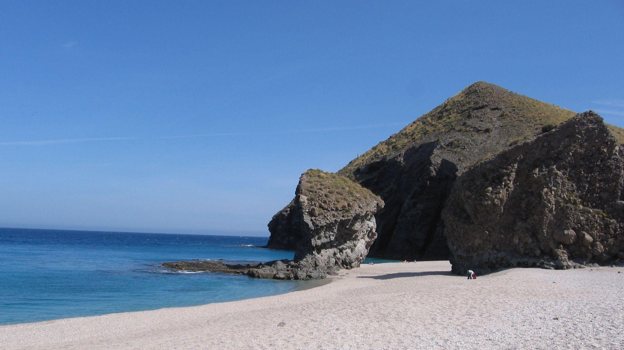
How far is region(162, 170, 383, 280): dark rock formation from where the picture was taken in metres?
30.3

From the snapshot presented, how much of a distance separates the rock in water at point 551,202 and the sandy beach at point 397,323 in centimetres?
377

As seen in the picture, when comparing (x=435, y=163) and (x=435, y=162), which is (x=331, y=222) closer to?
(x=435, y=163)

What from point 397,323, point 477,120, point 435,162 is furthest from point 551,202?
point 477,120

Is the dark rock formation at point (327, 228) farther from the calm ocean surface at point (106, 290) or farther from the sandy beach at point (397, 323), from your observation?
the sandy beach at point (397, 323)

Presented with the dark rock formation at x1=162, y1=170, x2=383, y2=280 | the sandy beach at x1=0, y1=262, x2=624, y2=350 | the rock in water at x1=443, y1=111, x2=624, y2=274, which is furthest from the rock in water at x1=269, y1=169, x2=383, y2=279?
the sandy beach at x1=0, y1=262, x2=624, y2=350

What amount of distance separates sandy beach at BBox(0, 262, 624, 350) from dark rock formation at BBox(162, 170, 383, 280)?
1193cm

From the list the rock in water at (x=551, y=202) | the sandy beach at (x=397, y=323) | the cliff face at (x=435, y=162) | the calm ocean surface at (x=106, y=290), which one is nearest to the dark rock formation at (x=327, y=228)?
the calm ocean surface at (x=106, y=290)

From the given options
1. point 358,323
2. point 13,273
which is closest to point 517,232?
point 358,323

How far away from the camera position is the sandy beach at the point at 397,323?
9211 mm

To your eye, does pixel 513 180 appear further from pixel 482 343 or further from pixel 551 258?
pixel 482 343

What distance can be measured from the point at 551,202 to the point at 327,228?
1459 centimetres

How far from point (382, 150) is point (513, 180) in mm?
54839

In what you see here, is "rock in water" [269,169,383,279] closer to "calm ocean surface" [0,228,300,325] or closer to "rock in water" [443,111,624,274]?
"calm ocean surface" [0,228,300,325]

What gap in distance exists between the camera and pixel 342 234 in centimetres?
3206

******************************

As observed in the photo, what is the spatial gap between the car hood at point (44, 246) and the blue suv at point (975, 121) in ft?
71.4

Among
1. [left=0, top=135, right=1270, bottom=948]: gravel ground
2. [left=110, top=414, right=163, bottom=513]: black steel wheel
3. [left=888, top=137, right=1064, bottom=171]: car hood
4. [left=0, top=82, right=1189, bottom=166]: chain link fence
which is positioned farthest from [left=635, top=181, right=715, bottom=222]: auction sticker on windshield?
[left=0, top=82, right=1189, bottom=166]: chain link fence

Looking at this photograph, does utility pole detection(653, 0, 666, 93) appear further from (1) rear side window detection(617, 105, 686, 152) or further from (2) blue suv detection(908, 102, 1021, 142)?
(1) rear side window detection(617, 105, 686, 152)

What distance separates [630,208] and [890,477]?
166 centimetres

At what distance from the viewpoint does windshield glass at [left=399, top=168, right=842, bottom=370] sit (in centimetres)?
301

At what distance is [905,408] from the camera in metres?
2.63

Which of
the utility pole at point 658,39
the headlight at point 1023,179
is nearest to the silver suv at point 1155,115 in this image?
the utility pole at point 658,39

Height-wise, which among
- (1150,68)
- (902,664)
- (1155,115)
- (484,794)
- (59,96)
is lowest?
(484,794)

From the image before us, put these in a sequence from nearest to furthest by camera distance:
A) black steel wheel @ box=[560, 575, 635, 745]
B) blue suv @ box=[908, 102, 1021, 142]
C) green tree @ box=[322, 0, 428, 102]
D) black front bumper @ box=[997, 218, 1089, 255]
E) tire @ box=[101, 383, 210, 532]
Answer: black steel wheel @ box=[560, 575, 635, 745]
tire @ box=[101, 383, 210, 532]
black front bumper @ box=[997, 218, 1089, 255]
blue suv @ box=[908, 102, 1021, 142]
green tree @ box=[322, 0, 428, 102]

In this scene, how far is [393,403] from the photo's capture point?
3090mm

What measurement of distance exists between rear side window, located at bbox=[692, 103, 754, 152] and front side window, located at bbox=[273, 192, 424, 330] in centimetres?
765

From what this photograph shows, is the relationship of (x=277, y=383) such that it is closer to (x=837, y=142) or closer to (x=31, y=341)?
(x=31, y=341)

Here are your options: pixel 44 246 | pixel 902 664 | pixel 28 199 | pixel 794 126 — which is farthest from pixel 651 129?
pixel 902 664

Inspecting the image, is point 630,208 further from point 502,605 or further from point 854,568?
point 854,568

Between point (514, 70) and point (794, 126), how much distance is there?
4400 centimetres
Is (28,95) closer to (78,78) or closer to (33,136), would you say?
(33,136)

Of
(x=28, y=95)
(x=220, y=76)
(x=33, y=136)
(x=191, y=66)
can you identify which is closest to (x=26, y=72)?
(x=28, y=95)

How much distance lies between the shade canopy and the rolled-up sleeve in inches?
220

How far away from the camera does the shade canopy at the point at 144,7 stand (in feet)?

******************************

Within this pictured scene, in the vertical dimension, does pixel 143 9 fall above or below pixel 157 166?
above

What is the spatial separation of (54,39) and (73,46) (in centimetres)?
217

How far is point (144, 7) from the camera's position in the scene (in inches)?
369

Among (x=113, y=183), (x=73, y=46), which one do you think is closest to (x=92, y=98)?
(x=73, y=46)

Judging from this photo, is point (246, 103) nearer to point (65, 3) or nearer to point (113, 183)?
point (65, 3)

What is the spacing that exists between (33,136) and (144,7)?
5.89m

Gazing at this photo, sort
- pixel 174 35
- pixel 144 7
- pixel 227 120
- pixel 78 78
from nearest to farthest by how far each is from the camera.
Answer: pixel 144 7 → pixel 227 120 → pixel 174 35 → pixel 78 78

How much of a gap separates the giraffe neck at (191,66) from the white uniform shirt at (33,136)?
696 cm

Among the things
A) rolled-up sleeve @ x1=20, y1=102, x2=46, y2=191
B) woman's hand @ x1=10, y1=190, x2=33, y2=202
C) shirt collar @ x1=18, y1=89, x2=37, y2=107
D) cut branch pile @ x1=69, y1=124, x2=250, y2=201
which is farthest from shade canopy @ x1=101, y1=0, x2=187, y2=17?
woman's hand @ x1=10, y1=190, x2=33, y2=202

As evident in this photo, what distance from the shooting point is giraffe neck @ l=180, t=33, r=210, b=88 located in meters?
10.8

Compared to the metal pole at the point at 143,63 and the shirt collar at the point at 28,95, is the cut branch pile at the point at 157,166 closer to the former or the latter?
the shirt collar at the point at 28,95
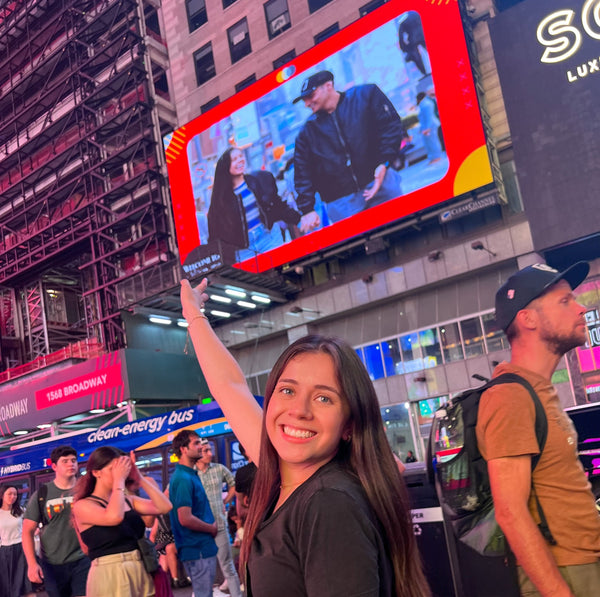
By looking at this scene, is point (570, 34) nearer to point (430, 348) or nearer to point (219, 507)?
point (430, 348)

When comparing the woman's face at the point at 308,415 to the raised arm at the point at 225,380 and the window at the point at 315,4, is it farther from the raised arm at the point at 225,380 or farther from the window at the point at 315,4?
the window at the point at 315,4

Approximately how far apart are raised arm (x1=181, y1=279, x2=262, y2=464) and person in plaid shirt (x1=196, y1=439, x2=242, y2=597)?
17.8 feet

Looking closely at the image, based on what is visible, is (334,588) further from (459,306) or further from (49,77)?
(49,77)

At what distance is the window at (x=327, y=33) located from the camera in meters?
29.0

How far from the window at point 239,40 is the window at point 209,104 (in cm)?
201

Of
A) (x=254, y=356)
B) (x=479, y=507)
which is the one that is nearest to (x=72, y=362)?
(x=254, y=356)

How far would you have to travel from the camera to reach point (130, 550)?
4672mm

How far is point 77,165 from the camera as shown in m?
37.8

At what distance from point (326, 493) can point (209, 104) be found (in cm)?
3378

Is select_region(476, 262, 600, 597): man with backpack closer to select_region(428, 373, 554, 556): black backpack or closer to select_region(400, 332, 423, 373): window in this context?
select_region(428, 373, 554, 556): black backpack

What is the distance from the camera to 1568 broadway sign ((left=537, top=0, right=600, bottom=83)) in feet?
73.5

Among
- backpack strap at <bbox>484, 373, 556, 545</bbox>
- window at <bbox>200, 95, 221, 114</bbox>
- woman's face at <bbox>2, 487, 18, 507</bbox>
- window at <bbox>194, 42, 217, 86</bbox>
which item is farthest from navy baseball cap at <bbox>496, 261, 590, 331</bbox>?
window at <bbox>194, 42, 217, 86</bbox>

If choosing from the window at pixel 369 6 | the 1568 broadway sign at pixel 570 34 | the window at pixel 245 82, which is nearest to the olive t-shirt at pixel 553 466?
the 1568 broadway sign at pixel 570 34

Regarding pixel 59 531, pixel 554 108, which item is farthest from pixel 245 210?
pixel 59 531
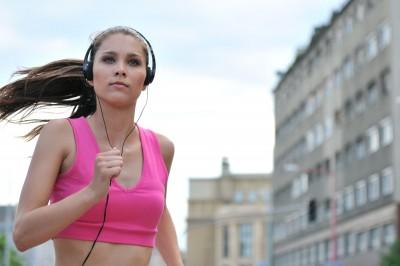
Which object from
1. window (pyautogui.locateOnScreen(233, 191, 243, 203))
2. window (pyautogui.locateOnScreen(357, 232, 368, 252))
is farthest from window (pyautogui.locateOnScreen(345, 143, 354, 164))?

******************************

## Stated exercise
Report how many lines in the preceding data contain the word "above", giving only the number.

## Answer in full
2